**Exercise**
Report each line of the records below that contains the word "closer", and copy every such line in full.

** BEGIN Records for this task **

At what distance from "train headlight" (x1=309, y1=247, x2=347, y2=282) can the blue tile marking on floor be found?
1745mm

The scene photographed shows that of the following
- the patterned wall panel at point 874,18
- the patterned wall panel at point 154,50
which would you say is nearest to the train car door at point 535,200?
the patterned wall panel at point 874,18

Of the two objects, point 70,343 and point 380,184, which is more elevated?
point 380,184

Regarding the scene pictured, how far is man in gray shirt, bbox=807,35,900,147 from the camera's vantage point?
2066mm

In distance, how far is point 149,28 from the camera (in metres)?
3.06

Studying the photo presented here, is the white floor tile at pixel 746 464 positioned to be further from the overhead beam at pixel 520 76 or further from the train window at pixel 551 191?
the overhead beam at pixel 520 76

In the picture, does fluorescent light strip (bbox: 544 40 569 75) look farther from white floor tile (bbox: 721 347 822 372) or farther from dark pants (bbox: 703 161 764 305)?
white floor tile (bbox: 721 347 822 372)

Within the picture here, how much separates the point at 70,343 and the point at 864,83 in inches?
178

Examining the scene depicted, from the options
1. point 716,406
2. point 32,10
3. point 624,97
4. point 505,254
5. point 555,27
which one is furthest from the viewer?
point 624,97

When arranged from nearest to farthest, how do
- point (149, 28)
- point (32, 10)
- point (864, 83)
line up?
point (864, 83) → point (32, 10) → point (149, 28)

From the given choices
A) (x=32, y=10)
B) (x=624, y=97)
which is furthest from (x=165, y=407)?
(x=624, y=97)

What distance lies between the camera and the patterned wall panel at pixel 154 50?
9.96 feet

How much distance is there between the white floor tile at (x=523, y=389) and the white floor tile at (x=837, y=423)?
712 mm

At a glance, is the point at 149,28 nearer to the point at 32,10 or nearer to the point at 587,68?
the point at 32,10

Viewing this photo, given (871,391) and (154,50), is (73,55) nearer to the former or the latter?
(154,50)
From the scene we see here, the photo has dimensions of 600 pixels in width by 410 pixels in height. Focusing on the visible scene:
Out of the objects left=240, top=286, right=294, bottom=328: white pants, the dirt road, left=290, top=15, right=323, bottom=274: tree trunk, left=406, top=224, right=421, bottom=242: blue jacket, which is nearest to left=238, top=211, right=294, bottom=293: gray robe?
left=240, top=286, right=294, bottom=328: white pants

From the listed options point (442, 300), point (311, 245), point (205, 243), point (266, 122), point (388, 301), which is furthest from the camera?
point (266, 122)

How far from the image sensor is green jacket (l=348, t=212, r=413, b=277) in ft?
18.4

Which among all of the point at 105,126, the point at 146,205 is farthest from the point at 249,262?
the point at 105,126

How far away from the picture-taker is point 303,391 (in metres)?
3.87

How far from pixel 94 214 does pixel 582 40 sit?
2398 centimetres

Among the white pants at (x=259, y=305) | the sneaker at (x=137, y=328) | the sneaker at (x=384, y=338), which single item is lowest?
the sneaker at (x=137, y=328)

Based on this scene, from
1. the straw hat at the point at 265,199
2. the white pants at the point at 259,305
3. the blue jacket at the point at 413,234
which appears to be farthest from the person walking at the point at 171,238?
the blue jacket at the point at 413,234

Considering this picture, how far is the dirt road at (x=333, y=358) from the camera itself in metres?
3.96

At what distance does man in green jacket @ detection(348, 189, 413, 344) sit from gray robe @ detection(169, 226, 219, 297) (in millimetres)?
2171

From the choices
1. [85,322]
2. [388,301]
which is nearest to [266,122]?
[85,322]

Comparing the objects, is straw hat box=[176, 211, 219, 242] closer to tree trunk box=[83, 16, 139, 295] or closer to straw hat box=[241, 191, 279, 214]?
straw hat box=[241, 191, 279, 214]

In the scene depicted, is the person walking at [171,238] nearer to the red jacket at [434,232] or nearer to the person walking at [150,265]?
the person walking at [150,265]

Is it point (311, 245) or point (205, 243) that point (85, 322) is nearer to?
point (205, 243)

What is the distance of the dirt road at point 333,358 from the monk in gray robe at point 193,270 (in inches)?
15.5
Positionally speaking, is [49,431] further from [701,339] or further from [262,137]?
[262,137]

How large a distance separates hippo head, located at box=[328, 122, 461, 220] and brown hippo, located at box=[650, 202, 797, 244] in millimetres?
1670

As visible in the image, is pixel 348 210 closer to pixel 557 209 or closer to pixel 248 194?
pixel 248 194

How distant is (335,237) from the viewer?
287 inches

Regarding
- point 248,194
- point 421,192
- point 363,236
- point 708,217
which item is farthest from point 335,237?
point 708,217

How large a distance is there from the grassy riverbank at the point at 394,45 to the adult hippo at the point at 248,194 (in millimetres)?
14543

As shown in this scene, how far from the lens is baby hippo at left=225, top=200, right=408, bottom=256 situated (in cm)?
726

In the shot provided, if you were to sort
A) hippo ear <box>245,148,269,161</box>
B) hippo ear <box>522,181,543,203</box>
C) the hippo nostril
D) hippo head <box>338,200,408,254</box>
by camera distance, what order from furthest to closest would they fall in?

** END Records for this task **

**Result**
Comparing the objects, is straw hat box=[176, 211, 219, 242] closer to tree trunk box=[83, 16, 139, 295] or closer to straw hat box=[241, 191, 279, 214]?
As visible in the image, is pixel 348 210 closer to pixel 557 209 or closer to pixel 248 194?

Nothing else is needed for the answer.